Aim of the exercise: Copy exactly the run of lines that begins at the line with "Of the two, concrete" and ends at the final line of the entries.

* Start *

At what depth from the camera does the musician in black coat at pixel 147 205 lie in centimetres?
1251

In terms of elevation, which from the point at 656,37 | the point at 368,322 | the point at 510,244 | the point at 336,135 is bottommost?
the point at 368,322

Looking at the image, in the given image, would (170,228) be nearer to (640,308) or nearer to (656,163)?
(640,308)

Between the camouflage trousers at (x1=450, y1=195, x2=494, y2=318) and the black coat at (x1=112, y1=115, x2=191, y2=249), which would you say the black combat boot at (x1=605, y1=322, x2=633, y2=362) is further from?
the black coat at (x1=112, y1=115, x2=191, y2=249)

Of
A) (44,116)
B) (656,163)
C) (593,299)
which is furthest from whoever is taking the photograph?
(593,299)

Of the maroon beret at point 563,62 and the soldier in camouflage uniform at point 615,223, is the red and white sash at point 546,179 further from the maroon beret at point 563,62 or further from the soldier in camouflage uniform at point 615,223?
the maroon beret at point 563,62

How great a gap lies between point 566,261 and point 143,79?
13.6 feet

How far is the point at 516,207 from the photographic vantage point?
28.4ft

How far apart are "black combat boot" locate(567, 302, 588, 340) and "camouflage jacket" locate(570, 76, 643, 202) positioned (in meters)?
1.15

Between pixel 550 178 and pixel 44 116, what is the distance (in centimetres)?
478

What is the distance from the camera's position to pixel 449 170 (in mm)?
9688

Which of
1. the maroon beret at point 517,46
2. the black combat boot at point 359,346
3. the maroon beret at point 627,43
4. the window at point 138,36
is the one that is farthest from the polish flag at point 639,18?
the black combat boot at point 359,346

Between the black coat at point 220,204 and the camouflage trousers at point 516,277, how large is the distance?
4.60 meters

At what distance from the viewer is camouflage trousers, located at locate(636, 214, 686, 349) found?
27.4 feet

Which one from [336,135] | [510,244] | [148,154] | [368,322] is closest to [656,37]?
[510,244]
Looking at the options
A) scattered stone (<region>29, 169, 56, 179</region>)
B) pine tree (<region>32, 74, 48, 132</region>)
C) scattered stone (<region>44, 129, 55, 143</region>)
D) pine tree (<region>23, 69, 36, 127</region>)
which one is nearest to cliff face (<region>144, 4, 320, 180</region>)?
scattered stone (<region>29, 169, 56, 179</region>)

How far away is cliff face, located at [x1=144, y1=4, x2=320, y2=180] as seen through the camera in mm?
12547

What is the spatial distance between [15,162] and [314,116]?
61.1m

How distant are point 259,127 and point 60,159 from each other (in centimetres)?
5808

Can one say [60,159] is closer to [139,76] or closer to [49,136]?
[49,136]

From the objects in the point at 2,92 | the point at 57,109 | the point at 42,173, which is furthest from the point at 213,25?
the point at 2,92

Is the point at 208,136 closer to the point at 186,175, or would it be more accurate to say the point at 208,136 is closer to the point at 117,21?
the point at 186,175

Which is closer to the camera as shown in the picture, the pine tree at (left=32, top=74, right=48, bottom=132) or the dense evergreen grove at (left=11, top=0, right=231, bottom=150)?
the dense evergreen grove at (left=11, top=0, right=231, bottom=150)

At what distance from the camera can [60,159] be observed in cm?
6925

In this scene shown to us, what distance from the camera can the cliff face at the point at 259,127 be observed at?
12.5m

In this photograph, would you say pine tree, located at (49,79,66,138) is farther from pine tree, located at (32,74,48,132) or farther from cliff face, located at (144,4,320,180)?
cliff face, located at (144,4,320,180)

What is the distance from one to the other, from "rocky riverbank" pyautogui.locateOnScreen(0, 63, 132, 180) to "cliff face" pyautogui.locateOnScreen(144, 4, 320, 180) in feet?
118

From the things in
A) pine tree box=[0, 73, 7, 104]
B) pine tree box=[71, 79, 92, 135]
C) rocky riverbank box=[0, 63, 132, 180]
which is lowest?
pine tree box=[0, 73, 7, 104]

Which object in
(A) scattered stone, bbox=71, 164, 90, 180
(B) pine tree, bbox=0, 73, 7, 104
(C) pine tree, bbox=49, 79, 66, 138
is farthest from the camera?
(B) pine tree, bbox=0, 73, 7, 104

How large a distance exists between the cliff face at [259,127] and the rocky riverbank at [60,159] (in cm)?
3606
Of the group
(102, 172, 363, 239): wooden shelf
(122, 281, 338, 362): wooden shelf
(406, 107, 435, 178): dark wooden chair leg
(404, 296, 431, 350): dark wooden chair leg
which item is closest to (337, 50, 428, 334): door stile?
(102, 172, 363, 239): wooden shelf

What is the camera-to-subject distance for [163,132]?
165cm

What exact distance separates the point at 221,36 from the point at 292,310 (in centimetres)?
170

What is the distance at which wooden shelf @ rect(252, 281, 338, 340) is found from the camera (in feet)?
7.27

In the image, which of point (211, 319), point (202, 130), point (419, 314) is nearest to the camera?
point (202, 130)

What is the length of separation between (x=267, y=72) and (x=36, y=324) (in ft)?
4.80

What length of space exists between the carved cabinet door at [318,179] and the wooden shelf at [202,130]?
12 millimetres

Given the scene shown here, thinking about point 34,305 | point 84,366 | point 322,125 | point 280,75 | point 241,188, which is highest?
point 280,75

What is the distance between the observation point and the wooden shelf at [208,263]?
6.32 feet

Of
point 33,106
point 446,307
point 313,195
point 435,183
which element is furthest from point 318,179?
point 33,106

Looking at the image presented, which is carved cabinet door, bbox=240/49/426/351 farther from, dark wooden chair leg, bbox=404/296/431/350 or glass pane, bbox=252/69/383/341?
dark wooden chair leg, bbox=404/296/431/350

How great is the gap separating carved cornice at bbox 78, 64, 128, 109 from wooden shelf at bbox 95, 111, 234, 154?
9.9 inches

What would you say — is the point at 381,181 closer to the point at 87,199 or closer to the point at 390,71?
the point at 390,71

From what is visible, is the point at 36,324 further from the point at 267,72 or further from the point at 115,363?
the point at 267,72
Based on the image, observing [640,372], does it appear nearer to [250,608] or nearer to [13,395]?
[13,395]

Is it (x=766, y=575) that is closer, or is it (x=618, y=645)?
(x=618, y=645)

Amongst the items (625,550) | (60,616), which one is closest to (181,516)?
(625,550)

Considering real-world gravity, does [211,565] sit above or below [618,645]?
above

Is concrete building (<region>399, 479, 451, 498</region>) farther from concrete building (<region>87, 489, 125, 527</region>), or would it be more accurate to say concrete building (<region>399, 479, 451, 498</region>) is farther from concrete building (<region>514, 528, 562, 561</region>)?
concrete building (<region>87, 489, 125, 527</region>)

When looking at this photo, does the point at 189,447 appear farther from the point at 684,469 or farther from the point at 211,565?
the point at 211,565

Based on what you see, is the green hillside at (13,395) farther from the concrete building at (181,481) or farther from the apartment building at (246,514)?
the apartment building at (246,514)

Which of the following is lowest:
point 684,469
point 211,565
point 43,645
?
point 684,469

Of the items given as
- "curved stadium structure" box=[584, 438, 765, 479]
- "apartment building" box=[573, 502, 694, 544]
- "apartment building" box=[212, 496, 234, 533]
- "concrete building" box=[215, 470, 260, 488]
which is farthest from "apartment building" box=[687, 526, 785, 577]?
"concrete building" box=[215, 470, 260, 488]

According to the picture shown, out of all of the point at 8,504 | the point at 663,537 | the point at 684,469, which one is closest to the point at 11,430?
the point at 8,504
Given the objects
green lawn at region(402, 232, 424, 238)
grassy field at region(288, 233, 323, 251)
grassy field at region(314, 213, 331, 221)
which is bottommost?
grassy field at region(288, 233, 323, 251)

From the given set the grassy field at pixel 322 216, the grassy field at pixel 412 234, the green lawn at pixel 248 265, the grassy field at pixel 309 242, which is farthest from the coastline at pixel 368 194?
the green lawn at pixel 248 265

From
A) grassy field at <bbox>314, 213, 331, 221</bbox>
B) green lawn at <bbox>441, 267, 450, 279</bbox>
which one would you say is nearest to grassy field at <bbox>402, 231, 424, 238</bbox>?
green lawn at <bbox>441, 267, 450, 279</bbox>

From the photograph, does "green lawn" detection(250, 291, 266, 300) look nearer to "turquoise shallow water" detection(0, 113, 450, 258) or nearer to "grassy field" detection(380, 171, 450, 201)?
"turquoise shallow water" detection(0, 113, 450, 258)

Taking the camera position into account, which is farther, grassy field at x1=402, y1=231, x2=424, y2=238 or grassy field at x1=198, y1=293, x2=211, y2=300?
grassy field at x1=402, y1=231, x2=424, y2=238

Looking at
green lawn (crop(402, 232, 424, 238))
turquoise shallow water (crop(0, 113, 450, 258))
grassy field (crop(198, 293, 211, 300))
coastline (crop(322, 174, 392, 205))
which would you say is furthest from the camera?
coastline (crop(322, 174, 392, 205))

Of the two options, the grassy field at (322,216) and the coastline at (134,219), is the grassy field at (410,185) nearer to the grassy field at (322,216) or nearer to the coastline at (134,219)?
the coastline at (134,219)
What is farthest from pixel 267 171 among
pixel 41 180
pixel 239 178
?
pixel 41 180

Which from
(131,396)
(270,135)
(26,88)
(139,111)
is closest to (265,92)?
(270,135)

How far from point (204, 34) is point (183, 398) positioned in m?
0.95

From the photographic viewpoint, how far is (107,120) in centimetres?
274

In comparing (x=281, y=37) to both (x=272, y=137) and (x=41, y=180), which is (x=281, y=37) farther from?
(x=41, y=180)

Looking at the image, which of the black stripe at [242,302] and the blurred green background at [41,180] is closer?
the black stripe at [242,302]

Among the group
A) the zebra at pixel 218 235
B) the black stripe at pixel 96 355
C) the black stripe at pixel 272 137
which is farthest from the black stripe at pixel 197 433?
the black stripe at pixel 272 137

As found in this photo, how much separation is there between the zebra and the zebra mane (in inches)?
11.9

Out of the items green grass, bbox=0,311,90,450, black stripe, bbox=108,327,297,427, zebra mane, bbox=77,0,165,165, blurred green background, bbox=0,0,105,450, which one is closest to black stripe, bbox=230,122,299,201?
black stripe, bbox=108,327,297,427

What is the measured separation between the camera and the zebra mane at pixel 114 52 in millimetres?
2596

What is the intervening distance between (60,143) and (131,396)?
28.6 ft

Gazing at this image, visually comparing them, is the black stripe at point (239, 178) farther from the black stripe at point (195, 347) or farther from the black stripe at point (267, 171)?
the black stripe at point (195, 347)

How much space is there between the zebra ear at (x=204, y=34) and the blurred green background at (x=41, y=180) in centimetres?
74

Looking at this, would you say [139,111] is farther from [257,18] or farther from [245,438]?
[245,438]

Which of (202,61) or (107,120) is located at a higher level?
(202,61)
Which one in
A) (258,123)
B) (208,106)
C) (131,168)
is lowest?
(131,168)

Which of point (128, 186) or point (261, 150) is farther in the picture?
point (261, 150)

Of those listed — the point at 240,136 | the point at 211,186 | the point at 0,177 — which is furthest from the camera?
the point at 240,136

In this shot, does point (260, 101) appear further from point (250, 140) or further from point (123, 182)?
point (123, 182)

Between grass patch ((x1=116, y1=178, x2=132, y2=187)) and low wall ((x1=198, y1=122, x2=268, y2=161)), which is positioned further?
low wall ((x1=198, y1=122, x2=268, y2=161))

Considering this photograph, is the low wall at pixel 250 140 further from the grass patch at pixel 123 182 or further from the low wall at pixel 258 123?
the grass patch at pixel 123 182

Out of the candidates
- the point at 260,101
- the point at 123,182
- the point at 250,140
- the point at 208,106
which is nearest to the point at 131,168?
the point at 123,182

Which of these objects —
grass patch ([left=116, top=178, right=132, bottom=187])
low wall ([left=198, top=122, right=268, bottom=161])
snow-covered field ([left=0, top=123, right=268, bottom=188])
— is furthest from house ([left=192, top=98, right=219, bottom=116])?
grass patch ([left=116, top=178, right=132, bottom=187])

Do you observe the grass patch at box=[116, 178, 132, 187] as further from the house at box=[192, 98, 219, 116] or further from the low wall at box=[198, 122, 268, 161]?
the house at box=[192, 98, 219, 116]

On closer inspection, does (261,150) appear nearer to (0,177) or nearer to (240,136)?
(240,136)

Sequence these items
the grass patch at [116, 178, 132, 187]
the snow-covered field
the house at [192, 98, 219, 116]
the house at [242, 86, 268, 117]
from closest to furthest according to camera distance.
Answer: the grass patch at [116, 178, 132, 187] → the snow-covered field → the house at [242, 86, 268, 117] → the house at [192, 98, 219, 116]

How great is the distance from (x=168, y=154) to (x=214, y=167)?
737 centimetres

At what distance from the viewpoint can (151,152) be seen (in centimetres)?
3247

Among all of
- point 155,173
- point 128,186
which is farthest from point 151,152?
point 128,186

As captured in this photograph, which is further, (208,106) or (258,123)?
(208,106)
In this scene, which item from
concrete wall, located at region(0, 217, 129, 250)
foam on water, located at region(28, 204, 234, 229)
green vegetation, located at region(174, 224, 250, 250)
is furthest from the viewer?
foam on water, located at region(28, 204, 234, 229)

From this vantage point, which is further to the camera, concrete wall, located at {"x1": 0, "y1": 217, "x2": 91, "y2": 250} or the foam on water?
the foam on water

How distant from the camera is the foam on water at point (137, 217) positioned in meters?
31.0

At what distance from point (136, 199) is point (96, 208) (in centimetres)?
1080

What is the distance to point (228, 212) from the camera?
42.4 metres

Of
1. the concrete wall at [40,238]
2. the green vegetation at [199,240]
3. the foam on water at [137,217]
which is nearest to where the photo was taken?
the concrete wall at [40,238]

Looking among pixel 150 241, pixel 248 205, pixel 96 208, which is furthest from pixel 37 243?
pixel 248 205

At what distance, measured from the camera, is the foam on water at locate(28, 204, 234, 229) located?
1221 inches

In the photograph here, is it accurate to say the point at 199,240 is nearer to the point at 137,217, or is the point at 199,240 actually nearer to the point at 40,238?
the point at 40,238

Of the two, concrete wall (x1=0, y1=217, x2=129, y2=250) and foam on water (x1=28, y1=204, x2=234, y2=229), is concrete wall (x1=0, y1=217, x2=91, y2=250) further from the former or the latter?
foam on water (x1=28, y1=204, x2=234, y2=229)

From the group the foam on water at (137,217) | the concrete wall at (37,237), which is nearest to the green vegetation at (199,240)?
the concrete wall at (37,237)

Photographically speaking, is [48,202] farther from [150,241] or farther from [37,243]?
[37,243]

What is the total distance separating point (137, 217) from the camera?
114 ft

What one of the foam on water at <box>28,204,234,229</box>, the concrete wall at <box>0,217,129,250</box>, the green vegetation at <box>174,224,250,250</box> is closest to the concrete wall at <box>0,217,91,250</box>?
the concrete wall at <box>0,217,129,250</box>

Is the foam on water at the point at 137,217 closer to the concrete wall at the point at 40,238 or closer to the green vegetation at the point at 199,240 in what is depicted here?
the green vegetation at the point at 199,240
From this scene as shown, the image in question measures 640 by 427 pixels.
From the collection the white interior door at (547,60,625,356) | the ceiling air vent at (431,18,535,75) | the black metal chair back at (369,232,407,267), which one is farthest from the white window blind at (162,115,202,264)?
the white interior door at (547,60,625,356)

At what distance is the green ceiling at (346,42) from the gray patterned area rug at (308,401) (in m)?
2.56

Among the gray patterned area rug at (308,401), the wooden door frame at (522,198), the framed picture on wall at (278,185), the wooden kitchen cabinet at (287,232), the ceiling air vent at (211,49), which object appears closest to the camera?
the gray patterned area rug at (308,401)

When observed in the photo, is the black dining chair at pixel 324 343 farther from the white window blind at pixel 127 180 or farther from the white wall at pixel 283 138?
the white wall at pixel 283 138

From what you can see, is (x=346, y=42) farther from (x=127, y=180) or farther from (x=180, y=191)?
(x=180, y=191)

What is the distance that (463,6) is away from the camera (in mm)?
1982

* End *

Task response:
Of the two, concrete wall (x1=0, y1=217, x2=129, y2=250) and foam on water (x1=28, y1=204, x2=234, y2=229), is concrete wall (x1=0, y1=217, x2=91, y2=250) further from the former or the latter?
foam on water (x1=28, y1=204, x2=234, y2=229)

From the group the foam on water at (137,217) | the concrete wall at (37,237), which is nearest to the green vegetation at (199,240)?
the concrete wall at (37,237)

Photographically speaking, is [48,202] farther from [150,241] or farther from [37,243]?
[37,243]

What is the total distance separating point (137, 217) from the camera?
114 ft

What one of the foam on water at <box>28,204,234,229</box>, the concrete wall at <box>0,217,129,250</box>, the green vegetation at <box>174,224,250,250</box> is closest to the concrete wall at <box>0,217,91,250</box>?
the concrete wall at <box>0,217,129,250</box>

Is the foam on water at the point at 137,217 closer to the concrete wall at the point at 40,238 or closer to the green vegetation at the point at 199,240 in what is depicted here?
the green vegetation at the point at 199,240
From this scene as shown, the image in question measures 640 by 427 pixels.
From the collection the white interior door at (547,60,625,356) | the ceiling air vent at (431,18,535,75) | the black metal chair back at (369,232,407,267), which one is farthest from the white window blind at (162,115,202,264)?
the white interior door at (547,60,625,356)

At what distance is the green ceiling at (346,42) from the gray patterned area rug at (308,401) (in m)?
2.56

Among the gray patterned area rug at (308,401), the wooden door frame at (522,198), the framed picture on wall at (278,185), the wooden kitchen cabinet at (287,232), the ceiling air vent at (211,49), which object appears closest to the camera?
the gray patterned area rug at (308,401)

When observed in the photo, is the black dining chair at pixel 324 343 farther from the white window blind at pixel 127 180 or farther from the white wall at pixel 283 138?
the white wall at pixel 283 138

From what you can see, is (x=346, y=42) farther from (x=127, y=180) or farther from (x=180, y=191)?
(x=180, y=191)

What is the distance that (463,6) is away from the camera (in mm)?
1982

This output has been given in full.